Selected excerpt Block Start

Some can't say no to alcohol, others can't stop smoking pot. Some prefer the antiseptic high of a pill mass produced in a pharmaceutical clean room, while others crave the soiled rush of a powder purchased on the street and snorted in secret. Familiar to every race, class, occupation, and ethnicity, addiction is the unseen pull of an illicit urge, addiction is the wormhole to a forbidden self. The National Institutes of Health estimate nearly one in 10 Americans over the age of 12 can be classified as a substance abuser or substance dependent. A quick glance at your friends, family, and acquaintances would tell you most anyone can become addicted though some people seem to be more vulnerable than others. The simple question, Why? is not easy to answer, though.

How does addiction work?

Drugs or any addictive substance activate the dopamine-based reward system in your brain, an arrangement of structures and chemical processes which include a cluster of nerve cells known as the nucleus accumbens. This brain region, which lies deep inside your brain, plays an important role in pleasure, learning, aggression, fear, and impulsivity. When we perform an action that fulfills a need or appeases a desire — such as eating to satisfy hunger or having sex to gratify physical cravings — the neurotransmitter dopamine is released into the nucleus accumbens evoking a feeling of pleasure. Scientists refer to this as the reward pathway. Dutifully, your brain records the experiences traveling along this pathway so that you can remember and repeat the behavior resulting in such a pleasant feeling of reward.

This, then, is the basis of one of two separate theories to explain addiction. The learning theory suggests addiction is simply a learned behavior reinforced by the singular properties of drugs. The dopamine "rush" from an addictive substance such as a drug mimics yet also dramatically exceeds both the intensity and duration of the pleasurable feelings aroused by food or even sex. “Repeated exposure to large, drug-induced dopamine surges has the insidious consequence of ultimately blunting the response of the dopamine system to everyday stimuli,” explains Dr. Nora Volkow, director of the National Institute on Drug Abuse. And so the "drug disturbs a person’s normal hierarchy of needs and desires," she adds, and soon an addict has begun to substitute a new set of priorities, all focused on getting and using their drug of choice.

An alternate theory of addiction is the disease theory, which suggests addicts have a biological vulnerability before they ever begin to use drugs. Those who support this view also hypothesize the brains of vulnerable people may have a faulty reward system and so an addict never feels the same level of pleasure from eating, say, or having sex. Disease theory advocates agree with those who support the learning theory of addiction in that they believe continued drug use compounds any damage in the reward pathway.

Generally, then, scientists agree addiction is a disease affecting both the brain and behavior and though anyone can become addicted, environmental and biological factors cause some people to be more vulnerable than others.

Risk Factors

Family history. Just like cancer, diabetes and heart disease, researchers say there is a genetic component to addiction and so some people are born with predisposing genes. While genetic make-up does not guarantee a person will become an addict, those with a family history of addiction and drug/alcohol abuse are more susceptible and find it much harder to quit drugs if they ever start using.

Environment. Home and community contribute to addiction. Living with addicted or abusive parents encourages addiction as does living in a community where drugs and alcohol are commonly abused. Addiction, like obesity, is contagious.

Selected excerpt Block End
Data shown Block Start

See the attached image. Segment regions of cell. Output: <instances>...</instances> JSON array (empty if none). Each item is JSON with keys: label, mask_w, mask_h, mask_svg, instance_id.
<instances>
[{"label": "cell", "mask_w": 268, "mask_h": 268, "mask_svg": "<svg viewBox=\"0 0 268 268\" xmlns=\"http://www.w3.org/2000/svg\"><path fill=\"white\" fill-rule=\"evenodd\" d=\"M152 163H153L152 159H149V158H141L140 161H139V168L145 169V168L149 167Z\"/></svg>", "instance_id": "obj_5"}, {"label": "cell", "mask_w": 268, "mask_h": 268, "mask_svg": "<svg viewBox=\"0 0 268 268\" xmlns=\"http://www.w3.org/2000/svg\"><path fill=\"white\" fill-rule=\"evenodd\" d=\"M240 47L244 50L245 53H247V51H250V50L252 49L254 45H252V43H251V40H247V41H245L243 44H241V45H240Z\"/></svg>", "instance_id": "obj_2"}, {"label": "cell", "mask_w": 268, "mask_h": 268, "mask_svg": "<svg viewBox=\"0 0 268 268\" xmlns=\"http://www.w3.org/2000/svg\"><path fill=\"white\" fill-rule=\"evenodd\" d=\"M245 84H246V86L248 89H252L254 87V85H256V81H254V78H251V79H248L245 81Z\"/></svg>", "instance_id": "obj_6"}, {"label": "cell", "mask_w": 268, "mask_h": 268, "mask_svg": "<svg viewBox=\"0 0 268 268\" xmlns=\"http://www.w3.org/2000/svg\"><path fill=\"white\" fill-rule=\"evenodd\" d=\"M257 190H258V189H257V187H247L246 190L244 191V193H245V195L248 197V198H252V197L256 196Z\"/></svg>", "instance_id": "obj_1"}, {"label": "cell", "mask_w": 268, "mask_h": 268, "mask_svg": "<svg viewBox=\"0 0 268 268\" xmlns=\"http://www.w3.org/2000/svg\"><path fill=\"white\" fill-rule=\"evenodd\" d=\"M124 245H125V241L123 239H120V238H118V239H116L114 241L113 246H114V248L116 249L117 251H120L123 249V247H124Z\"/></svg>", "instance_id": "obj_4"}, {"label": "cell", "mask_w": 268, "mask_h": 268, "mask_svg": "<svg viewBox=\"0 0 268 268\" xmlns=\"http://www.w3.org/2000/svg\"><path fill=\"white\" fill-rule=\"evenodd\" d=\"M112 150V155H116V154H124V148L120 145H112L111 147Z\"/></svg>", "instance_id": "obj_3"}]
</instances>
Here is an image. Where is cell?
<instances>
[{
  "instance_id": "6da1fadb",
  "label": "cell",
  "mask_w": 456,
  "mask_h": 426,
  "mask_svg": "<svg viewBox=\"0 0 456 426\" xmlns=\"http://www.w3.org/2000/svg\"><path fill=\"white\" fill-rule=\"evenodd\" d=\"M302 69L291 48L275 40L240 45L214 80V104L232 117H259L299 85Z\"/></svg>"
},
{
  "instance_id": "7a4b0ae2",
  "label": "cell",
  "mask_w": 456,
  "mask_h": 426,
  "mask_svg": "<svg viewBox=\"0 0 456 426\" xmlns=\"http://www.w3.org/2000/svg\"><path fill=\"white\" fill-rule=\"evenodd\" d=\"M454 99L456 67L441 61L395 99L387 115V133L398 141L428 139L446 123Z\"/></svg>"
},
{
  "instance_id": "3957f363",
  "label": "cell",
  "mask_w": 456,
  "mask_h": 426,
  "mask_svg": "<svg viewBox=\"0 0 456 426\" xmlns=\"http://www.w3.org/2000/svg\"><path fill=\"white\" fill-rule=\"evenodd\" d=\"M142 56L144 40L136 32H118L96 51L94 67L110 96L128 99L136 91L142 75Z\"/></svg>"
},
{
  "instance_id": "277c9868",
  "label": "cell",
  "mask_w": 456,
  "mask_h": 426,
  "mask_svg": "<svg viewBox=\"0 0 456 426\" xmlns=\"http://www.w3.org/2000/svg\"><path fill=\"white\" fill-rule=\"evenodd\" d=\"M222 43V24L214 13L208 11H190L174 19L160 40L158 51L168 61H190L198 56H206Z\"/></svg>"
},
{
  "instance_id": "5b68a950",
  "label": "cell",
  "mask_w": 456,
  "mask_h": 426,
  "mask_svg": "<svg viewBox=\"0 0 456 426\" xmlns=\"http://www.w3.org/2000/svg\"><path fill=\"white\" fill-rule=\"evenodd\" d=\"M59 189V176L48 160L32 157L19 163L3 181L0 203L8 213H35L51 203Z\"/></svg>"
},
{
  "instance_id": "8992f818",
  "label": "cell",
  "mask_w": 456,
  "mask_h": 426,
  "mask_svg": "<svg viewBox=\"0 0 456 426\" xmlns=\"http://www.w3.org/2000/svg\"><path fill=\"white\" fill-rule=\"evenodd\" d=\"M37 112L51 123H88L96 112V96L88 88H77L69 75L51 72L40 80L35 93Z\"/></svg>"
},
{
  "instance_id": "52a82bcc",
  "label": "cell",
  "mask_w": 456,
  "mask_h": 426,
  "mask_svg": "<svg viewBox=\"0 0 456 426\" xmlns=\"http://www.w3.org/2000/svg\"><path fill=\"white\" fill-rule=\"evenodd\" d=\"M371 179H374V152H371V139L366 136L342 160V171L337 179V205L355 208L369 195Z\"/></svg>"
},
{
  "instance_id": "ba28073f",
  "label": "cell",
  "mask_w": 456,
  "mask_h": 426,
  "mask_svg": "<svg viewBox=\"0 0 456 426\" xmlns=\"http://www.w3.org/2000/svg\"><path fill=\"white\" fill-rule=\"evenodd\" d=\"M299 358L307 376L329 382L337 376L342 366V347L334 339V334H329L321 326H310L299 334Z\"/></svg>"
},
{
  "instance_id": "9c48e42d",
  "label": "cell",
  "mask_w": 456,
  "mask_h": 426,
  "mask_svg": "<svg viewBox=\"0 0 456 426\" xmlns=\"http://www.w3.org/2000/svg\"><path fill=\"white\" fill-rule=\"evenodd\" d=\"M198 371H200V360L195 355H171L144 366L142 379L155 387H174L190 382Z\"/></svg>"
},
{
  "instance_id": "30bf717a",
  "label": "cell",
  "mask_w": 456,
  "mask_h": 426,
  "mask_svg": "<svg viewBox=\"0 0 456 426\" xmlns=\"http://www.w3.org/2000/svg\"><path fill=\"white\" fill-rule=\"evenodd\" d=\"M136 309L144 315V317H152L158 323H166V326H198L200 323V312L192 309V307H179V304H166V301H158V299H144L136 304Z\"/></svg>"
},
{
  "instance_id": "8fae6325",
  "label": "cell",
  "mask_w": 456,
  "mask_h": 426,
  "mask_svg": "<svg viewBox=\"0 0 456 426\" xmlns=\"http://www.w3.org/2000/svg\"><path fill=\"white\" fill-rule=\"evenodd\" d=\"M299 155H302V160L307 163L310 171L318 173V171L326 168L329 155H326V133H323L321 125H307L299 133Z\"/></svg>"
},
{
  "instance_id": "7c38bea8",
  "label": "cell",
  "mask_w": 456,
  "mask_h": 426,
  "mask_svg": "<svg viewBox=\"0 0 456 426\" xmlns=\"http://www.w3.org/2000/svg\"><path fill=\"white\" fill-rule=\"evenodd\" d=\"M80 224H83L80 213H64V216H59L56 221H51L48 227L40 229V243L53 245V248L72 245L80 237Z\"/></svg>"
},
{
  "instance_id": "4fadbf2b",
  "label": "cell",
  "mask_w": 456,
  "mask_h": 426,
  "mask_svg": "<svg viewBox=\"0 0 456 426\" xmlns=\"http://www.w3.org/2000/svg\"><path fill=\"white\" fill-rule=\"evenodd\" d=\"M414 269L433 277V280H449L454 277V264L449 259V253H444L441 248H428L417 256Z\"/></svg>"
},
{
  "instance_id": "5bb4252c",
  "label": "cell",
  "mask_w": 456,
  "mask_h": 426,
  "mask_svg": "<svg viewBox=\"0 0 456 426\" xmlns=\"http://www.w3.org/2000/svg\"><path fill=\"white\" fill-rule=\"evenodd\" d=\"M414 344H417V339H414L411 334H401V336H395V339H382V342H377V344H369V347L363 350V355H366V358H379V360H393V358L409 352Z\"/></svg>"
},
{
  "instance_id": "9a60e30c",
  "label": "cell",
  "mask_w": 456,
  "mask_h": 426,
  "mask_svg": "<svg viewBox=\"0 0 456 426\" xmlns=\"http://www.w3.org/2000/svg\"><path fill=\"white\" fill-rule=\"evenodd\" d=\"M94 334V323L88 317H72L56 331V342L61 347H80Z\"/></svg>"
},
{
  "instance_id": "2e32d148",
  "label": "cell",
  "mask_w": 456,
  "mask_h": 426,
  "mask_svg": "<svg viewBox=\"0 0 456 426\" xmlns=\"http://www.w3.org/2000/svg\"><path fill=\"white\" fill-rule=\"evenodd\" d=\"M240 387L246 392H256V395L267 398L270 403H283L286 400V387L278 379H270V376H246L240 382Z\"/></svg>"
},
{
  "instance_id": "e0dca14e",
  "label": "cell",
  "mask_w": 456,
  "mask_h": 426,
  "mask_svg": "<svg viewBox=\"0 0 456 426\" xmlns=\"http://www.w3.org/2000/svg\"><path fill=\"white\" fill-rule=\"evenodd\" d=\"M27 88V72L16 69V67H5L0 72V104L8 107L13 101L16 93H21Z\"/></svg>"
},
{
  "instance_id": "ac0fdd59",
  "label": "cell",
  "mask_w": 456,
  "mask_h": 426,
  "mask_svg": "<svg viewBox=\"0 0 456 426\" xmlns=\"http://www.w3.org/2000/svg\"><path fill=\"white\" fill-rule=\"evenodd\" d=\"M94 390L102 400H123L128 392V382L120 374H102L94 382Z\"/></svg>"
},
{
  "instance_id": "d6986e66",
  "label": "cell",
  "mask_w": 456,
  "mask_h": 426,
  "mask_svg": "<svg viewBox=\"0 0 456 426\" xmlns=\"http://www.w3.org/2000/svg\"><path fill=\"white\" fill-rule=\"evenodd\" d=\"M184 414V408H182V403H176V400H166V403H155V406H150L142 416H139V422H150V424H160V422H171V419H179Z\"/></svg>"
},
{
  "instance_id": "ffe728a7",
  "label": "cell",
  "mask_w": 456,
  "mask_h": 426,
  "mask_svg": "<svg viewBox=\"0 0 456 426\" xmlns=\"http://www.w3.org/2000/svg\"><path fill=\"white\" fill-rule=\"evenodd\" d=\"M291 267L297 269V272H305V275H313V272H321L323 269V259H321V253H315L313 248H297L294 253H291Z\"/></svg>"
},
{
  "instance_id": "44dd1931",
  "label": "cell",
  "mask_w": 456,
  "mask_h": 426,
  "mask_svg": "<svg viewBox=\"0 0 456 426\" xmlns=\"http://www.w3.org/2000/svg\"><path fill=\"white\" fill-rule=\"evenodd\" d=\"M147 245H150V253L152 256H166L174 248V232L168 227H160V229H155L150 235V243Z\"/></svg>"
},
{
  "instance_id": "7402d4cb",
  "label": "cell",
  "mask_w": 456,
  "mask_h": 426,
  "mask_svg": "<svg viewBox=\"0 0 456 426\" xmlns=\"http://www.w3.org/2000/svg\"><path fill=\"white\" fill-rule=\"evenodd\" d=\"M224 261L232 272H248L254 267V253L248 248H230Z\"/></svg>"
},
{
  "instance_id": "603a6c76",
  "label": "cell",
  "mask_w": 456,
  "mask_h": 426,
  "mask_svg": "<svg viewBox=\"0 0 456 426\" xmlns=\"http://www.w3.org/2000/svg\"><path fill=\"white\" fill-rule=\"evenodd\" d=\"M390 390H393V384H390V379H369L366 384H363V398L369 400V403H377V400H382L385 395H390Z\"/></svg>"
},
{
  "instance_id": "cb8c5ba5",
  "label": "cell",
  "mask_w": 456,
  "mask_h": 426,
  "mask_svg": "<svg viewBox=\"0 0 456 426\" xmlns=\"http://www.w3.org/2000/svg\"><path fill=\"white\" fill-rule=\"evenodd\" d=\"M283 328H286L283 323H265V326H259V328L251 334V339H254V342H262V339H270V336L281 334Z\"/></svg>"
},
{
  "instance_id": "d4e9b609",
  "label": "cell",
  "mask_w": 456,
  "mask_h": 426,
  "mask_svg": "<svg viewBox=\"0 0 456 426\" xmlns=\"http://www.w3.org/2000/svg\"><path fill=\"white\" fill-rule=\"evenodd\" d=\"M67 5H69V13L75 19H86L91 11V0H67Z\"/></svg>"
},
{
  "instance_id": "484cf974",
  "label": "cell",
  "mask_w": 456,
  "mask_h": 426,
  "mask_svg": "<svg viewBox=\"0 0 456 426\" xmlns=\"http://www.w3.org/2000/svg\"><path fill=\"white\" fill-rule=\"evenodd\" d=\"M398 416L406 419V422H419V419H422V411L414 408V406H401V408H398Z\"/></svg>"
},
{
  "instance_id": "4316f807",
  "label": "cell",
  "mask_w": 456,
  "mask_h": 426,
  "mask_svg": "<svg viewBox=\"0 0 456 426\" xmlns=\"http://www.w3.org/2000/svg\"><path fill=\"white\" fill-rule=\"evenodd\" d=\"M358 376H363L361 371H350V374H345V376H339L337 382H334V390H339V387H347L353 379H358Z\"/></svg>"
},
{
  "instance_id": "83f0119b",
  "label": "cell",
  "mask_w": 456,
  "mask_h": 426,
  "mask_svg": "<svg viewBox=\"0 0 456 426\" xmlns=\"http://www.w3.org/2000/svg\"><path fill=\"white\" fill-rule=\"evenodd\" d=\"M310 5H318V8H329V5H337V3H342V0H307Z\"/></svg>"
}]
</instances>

Data shown Block End

[To do]
1. From the addiction article, reproduce the passage between "Generally, then, scientists" and "people to be more vulnerable than others.", inclusive.
2. Answer these questions using the addiction article:
(a) What share of Americans over the age of 12 does the National Institutes of Health estimate can be classified as substance abusers or substance dependent?
(b) Who is named as director of the National Institute on Drug Abuse?
(c) Under the "Environment" risk factor, what condition is addiction compared to as being contagious?
3. Condense the paragraph of the addiction article that begins "An alternate theory of addiction" into a bulleted list that keeps its main facts.

[Answers to this exercise]
1.
Generally, then, scientists agree addiction is a disease affecting both the brain and behavior and though anyone can become addicted, environmental and biological factors cause some people to be more vulnerable than others.

2.
(a) Nearly one in 10.
(b) Dr. Nora Volkow.
(c) Obesity.

3.
- The disease theory holds that addicts have a biological vulnerability before they ever begin to use drugs.
- Its supporters hypothesize that vulnerable people's brains may have a faulty reward system, so an addict never feels the same level of pleasure from activities such as eating or having sex.
- Like supporters of the learning theory, they believe continued drug use compounds any damage in the reward pathway.